StudySmarter Expert Advice🤫
We think this is how you could land Site Reliability Engineer
✨Tip Number 1
Network like a pro! Reach out to current employees on LinkedIn or at industry events. Ask them about their experiences and the company culture. This not only gives you insider info but also shows your genuine interest in the role.
✨Tip Number 2
Prepare for the interview by diving deep into the company's recent projects and tech stack. Be ready to discuss how your skills can contribute to their goals, especially around AI and infrastructure. Show them you’re not just another candidate!
✨Tip Number 3
Practice your problem-solving skills! You might face technical challenges during interviews, so brush up on your AWS, Terraform, and coding skills. Think through distributed systems scenarios and be ready to share your thought process.
✨Tip Number 4
Don’t forget to follow up after your interview! A simple thank-you email can go a long way. Mention something specific from your conversation to remind them of your enthusiasm and fit for the role. And remember, apply through our website for the best chance!
We think you need these skills to ace Site Reliability Engineer
Some tips for your application 🫡
Show Your Passion:When you're writing your application, let your enthusiasm for the role shine through! We want to see that you're genuinely excited about the work we're doing at Signal AI and how you can contribute to our mission.
Tailor Your Experience:Make sure to highlight your relevant skills and experiences that align with the job description. Whether it's your AWS expertise or your knack for Python, we want to know how your background makes you a great fit for our team.
Be Yourself:Don’t be afraid to let your personality come through in your application.
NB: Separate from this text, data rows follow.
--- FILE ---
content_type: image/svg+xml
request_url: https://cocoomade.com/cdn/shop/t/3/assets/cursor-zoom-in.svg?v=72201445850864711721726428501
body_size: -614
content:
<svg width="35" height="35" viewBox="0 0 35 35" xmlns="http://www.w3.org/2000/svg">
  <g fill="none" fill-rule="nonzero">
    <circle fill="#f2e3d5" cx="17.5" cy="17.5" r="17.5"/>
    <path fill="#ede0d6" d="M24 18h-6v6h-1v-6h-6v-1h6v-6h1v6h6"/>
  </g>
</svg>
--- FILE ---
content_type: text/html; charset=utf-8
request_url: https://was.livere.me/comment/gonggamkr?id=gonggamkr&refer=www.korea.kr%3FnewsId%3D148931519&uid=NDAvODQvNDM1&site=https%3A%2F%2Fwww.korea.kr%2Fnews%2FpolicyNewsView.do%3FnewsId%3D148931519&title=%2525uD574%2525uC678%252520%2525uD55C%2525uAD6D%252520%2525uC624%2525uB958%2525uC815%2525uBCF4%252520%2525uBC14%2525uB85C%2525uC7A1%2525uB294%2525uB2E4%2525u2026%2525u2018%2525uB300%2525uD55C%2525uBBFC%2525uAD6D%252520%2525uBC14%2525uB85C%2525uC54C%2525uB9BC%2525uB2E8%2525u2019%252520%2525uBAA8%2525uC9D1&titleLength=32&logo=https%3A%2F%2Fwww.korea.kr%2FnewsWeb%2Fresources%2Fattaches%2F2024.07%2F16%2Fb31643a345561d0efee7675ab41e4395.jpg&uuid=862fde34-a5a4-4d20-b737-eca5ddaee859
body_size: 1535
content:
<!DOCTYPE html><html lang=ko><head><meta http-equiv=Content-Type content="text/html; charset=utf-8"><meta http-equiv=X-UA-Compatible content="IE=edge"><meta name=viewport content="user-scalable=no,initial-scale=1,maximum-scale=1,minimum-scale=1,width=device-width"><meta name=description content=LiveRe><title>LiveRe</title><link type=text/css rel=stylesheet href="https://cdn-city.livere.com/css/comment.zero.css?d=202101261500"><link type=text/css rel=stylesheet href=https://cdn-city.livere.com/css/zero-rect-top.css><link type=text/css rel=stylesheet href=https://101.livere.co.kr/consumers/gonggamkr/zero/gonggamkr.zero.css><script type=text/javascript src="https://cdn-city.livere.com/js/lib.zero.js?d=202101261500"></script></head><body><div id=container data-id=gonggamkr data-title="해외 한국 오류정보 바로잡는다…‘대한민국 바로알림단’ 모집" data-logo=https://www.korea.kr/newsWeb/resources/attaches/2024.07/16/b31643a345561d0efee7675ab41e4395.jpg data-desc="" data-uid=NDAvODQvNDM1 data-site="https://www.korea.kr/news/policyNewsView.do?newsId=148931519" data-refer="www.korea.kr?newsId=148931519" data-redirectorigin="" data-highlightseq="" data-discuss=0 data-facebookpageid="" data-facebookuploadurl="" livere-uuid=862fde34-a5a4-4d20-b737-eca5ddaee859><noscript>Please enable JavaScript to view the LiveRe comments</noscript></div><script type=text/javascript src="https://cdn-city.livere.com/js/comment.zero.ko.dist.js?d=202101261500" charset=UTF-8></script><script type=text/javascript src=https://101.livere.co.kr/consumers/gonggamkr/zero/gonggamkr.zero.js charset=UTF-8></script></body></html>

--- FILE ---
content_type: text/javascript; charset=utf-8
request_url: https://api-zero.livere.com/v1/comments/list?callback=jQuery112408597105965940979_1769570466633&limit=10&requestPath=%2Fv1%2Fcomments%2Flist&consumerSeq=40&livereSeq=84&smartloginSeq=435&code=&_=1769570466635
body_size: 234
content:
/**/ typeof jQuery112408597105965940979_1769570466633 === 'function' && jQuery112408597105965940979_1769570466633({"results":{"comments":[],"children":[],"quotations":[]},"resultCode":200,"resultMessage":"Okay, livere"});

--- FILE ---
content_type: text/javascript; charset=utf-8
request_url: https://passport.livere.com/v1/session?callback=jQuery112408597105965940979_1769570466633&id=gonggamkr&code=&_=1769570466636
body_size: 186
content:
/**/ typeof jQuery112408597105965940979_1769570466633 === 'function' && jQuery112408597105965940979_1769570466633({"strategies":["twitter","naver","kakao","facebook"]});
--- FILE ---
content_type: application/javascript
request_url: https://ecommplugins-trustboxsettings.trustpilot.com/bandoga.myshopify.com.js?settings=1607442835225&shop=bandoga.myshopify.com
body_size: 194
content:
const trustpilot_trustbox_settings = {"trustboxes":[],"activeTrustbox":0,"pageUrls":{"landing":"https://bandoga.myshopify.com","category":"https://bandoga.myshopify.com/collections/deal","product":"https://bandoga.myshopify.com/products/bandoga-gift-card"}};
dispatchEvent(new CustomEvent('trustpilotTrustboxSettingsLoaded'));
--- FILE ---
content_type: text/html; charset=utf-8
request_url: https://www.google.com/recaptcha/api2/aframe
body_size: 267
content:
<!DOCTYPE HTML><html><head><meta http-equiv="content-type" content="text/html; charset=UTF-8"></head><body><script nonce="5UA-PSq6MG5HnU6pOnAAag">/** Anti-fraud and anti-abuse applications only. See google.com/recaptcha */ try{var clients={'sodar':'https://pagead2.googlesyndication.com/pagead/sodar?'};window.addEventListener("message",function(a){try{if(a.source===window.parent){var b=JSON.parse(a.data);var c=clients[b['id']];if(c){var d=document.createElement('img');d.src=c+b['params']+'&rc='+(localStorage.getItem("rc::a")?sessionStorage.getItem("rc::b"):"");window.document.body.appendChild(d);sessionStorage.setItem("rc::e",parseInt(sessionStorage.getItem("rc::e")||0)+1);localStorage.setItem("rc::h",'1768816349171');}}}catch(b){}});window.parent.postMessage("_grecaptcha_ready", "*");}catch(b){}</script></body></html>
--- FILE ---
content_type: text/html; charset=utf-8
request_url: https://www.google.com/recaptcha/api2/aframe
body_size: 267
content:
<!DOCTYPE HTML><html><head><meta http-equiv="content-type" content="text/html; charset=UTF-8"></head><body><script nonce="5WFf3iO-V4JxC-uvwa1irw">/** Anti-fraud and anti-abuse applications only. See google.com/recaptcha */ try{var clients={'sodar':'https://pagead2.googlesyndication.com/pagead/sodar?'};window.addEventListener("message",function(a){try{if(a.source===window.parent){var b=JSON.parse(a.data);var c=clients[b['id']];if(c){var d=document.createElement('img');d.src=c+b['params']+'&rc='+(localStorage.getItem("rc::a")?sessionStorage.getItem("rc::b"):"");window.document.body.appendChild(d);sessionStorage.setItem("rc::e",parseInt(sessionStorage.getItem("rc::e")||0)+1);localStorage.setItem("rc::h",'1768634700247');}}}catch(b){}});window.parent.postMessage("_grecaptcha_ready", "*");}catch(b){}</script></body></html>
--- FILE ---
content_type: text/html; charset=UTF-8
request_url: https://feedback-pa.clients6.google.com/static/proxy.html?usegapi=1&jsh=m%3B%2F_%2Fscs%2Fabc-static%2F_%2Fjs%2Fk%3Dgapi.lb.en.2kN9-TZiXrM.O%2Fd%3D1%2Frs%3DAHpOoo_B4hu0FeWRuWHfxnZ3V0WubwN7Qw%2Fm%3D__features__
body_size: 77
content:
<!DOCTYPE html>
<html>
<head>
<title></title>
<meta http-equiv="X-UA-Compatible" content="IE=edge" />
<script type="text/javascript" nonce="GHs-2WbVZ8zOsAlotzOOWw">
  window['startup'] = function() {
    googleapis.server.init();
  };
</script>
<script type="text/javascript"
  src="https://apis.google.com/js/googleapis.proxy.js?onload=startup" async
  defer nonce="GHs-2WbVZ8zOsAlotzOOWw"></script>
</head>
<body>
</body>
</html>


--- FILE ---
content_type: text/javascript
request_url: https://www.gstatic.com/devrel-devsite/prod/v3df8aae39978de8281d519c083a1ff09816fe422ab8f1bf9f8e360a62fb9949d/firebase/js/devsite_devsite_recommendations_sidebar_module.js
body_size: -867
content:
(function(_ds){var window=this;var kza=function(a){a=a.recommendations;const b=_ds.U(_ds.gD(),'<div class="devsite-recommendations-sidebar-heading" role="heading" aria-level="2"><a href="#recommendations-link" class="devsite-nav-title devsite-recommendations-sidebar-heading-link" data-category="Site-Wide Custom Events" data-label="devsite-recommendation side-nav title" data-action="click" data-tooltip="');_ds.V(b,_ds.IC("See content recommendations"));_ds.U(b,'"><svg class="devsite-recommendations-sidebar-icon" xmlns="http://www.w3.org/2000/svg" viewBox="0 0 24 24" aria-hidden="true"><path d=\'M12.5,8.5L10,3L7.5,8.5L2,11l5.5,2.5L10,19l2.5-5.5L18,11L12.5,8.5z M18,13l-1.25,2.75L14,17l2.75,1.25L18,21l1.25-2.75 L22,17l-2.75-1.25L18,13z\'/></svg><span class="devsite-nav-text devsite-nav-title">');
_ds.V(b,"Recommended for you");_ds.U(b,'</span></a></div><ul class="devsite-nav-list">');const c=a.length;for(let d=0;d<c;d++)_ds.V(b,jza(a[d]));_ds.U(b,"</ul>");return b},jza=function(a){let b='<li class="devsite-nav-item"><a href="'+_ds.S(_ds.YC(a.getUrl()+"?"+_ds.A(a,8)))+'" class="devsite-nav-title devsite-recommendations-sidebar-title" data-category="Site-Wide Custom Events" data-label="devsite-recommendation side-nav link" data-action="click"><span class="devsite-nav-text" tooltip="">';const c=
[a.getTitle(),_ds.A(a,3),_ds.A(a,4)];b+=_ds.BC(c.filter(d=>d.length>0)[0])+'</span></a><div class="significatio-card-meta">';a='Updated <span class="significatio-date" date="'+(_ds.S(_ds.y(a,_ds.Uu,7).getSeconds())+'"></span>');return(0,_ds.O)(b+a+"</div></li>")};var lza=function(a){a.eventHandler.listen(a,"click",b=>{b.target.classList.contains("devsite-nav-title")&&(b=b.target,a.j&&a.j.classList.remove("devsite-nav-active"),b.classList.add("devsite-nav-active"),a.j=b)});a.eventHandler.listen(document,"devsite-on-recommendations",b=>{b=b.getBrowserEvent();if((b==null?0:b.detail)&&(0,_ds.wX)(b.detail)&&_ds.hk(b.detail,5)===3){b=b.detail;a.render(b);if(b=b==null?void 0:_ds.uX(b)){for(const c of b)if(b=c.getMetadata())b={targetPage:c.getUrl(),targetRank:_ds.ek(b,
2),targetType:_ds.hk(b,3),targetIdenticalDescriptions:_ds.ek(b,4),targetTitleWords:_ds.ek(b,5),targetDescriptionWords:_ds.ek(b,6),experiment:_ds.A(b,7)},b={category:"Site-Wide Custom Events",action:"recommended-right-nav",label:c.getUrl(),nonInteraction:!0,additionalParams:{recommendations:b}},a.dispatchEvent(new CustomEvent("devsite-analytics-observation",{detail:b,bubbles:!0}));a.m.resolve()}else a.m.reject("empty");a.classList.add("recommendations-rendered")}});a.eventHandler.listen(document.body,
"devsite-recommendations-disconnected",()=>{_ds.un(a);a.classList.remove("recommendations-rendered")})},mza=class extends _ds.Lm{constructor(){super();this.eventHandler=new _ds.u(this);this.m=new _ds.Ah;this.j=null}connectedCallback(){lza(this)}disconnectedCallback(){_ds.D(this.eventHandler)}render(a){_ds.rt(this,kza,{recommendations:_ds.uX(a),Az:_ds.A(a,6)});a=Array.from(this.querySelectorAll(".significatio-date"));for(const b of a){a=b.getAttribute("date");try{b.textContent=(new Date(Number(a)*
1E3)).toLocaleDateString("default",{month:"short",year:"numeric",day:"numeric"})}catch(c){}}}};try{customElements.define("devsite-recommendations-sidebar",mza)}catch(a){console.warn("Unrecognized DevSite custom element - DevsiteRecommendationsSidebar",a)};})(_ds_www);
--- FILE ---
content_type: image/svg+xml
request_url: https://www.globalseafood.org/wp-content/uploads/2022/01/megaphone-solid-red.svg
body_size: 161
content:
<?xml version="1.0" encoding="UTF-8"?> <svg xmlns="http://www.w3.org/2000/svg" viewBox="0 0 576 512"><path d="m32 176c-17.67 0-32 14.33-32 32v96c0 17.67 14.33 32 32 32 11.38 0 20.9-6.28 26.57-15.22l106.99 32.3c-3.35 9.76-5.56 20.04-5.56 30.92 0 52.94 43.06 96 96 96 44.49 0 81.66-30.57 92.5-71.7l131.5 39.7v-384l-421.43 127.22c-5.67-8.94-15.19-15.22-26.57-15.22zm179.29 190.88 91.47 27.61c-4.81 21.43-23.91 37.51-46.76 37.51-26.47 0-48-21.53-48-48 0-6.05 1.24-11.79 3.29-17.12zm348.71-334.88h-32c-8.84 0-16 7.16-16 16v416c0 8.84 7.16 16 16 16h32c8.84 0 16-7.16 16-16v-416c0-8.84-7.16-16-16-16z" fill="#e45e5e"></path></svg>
We value authenticity and want to get to know the real you, so share your unique perspective and experiences that have shaped your approach to SRE.
Apply Through Our Website:We encourage you to apply directly through our website. It’s the best way for us to receive your application and ensures you’re considered for the role. Plus, it shows you’re serious about joining our team!
How to prepare for a job interview at Signal AI
✨Know Your Tech Stack
Make sure you’re well-versed in AWS, Terraform, and the programming languages mentioned, like Python or Go. Brush up on distributed systems concepts and be ready to discuss how you’ve tackled operational problems in the past.
✨Show Your Curiosity
Demonstrate your genuine interest in AI and operational security. Be prepared to discuss how you would approach integrating AI tools into SRE practices and share your thoughts on what works and what doesn’t.
✨Prepare for Real-World Scenarios
Think about specific incidents you've managed or contributed to in previous roles. Be ready to explain your thought process during these situations, especially around incident triage and post-mortems.
✨Communicate Clearly
Practice explaining complex technical concepts in simple terms. You’ll need to collaborate with various teams, so being able to adapt your communication style is key. Show that you can bridge the gap between technical and non-technical stakeholders.